The reported computational overhead is modest.
| Quantity | Reported value |
|---|---|
| GFLOPs | 25.77 G |
| Inference overhead | +4.4% |
| Training step overhead | +11.6% |
The reported GFLOPs are identical to standard attention, while the inference and training overheads are limited to approximately 9 and 0, respectively. The broader significance claimed for these results is that uncertainty benefits are obtained without large computational penalties.
6. Terminological distinction from the Credibility Transformer
The Credal Transformer should not be conflated with the Credibility Transformer, despite the similarity in naming. The latter is a tabular-data Transformer from actuarial modeling that introduces a credibility mechanism through a special CLS token and a credibility-weighted blend of prior information and observation-based information, explicitly drawing on Bühlmann and Bühlmann–Straub credibility theory (Richman et al., 2024). It is therefore not “credal” in the sense of credal sets or imprecise probability.

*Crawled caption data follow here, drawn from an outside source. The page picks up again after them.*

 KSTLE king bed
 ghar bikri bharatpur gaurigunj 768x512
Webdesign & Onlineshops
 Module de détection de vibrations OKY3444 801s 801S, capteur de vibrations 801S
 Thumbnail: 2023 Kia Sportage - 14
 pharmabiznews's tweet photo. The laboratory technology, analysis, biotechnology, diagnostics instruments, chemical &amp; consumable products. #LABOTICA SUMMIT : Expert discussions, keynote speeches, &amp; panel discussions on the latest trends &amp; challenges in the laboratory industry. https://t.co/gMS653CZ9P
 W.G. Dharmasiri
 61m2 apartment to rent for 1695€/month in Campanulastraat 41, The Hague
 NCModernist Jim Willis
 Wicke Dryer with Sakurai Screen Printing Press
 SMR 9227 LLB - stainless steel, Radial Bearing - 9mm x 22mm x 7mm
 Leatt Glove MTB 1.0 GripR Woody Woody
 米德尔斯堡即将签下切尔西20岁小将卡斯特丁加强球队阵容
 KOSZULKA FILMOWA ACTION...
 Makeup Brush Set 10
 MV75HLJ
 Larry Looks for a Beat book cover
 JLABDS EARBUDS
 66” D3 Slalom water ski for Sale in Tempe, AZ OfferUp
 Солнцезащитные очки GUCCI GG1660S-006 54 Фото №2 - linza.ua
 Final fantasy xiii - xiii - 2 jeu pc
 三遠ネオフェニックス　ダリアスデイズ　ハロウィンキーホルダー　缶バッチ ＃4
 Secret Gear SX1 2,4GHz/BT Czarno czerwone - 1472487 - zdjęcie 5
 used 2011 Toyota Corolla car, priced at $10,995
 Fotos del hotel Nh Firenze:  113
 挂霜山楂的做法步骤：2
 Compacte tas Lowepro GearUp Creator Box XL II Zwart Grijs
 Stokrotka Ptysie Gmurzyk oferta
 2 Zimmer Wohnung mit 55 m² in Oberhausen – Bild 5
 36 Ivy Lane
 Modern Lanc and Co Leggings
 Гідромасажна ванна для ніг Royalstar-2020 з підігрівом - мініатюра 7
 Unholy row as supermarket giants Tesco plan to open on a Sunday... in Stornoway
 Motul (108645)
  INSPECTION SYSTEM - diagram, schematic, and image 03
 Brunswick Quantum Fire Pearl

A later extension, the In-Context Learning Enhanced Credibility Transformer, augments that actuarial architecture with a context batch of similar instances, an outcome token decorator, an ICL Transformer layer, and a frozen decoder. Its purpose is to enrich CLS token representations with in-context information and improve predictive accuracy and generalization on tabular risk prediction problems such as the French MTPL setting (Padayachy et al., 9 Sep 2025).
| Model | Central mechanism | Primary setting |
|---|---|---|
| Credal Transformer | CAM, Dirichlet distribution, credal set | LLM hallucination mitigation |
| Credibility Transformer | Credibility-weighted CLS token | Tabular actuarial prediction |
| ICL-Credibility Transformer | Context batch, decorated CLS tokens, frozen decoder | In-context tabular prediction |
This distinction is substantive rather than terminological. The Credal Transformer is uncertainty-centric: it replaces Softmax with an evidential mechanism that preserves ambiguity. The Credibility Transformer is credibility-centric: it regularizes tabular representation learning through a blend of prior and instance-specific information. A plausible implication is that “credal” and “credibility” label two different research programs that both modify Transformer internals, but for different theoretical reasons and application domains.
7. Significance and design paradigm
The Credal Transformer’s broader contribution is to argue that hallucination is not only a problem of bad data or bad decoding, but also partly a consequence of how Transformers are built. If attention is forced through Softmax, the model cannot express “I’m unsure.” CAM addresses this by making uncertainty intrinsic to attention itself.
The architectural contribution can be summarized in four points. Uncertainty is modeled at the layer level; evidence is preserved rather than collapsed; a credal set replaces a single point estimate; and the model can abstain when knowledge is insufficient. In one sentence, the Credal Transformer is a Transformer whose attention mechanism uses evidence, Dirichlet distributions, and credal sets to represent uncertainty explicitly, replacing Softmax’s forced certainty with a principled measure of epistemic uncertainty that improves out-of-distribution detection and reduces hallucinated confident answers.
This framing positions the model as a design paradigm for more reliable AI. Rather than appending uncertainty to a finished architecture, it integrates uncertainty quantification directly into the model’s internal mechanism for allocating attention.